Document extract:
= Exhibition of Recent Specimens of Photography =

1852 photography exhibit

The Exhibition of Recent Specimens of Photography was an 1852 exhibition organised by the Society of Arts. It was the first exhibition in the world dedicated solely to photography. Earlier exhibitions had been done as part of a larger general exhibition, e.g. at the 1851 Great Exhibition of London. It was held at the House of the Society of Arts in London from 22 December 1852 until 29 January 1853 and featured the work of 76 photographers, for many of whom this was their first public exhibition. It led directly to the creation of the Photographic Society.

==Details==
The exhibition was proposed by Joseph Cundall and agreed upon by the Society of Arts on 17 November 1852. Organised mainly by Cundall and Philip Henry Delamotte, it opened on 22 December 1852 at the House of the Society of Arts in London. Roger Fenton gave at the night of the opening a lecture titled "On the Present Position and Future of the Art of Photography", which was also included in the catalogue. Some 400 photographs were initially on display. Originally intended to only stay open for a week, it was extended until 29 January 1853 due to the greater than expected success, including visits from well-known painters like Dante Gabriel Rossetti. This also lead to the addition of 400 further photographs and a reprint of the catalogue. In total, 76 photographers had their work shown at the exhibition, many of them British but with a large representation of Continental, mainly French artists as well.

Material provided:
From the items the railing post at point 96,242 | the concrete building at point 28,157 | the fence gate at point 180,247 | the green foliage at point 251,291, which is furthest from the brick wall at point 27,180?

Objective 1:
Copy the passage from the article about the 1852 photography exhibition word for word, starting with "1852 photography exhibit" and going on through "the Photographic Society.".
Objective 2:
Pick up the article on the 1852 photography exhibition right after its last sentence and keep writing.
You won't need the lines for this.

Task output 1:
1852 photography exhibit

The Exhibition of Recent Specimens of Photography was an 1852 exhibition organised by the Society of Arts. It was the first exhibition in the world dedicated solely to photography. Earlier exhibitions had been done as part of a larger general exhibition, e.g. at the 1851 Great Exhibition of London. It was held at the House of the Society of Arts in London from 22 December 1852 until 29 January 1853 and featured the work of 76 photographers, for many of whom this was their first public exhibition. It led directly to the creation of the Photographic Society.

Task output 2:
The exhibition wanted to focus on the artistic aspect of photography, not the commercial side, and excluded daguerreotypes. Technology was still fast developing at the time, and the exhibition came at the moment that the older calotype process, with paper negatives, was being replaced by the new collodion process, first described in 1850 and 1851 and already getting very popular. Some 460 exhibited photographs were made with the calotype process, against some 300 for the other processes, mainly the collodion process and albumen prints.

The exhibition lead directly to the creation of the Photographic Society on 20 January 1853. One of its first endeavours was a follow-up exhibition of 83 works that would travel around the United Kingdom, starting in September 1853 and lasting until April 1854. Further similar touring exhibitions were organised in 1854 and 1855.

==Participants==
- Frederick Scott Archer (1813–1857)
- Cornelius Birch Bagster (1815–1893)
- George Barker
- Either Edmond Becquerel or Pierre-Emile-Joseph Pecarrere (catalogued as E. Pec or as Ed. Pecquerel), contributed 47 prints
- Frederick W. Berger, one of the first council members of the new Photographic Society
- Giovanni Bianchi (1811–1893) Swiss-born but active in Russia, also known as Jean or Ivan
- Robert Jefferson Bingham (1824 or 1825–1870)
- Samuel Buckle (1809–1860)
- Giacomo Caneva (1813–1865), Italian
- Archibald Lewis Cocke (1824–1896)
- Eugène Constant, French but active in Italy
- James Contencin (1814–1879)
- Louis Crette (1823–1872) French-Italian active in Nice, also known a Luigi Cretté or Lodoïsch Crette-Romet
- John Cumming, 1824–1908, father of William Skeoch Cumming
- Joseph Cundall (1818–1895)
- Henry Cundell (1810–1886), early Scottish photographer; two of his brothers were also pioneer photographers
- Philip Henry Delamotte (1821–1889)
- Delatouche, photographic company in London
- Hugh Welch Diamond (1809–1886)
- Maxime Du Camp (1822–1894)
- Patrick Dudgeon (1817–1895)
- Thomas Damant Eaton (1799 or 1800–1871)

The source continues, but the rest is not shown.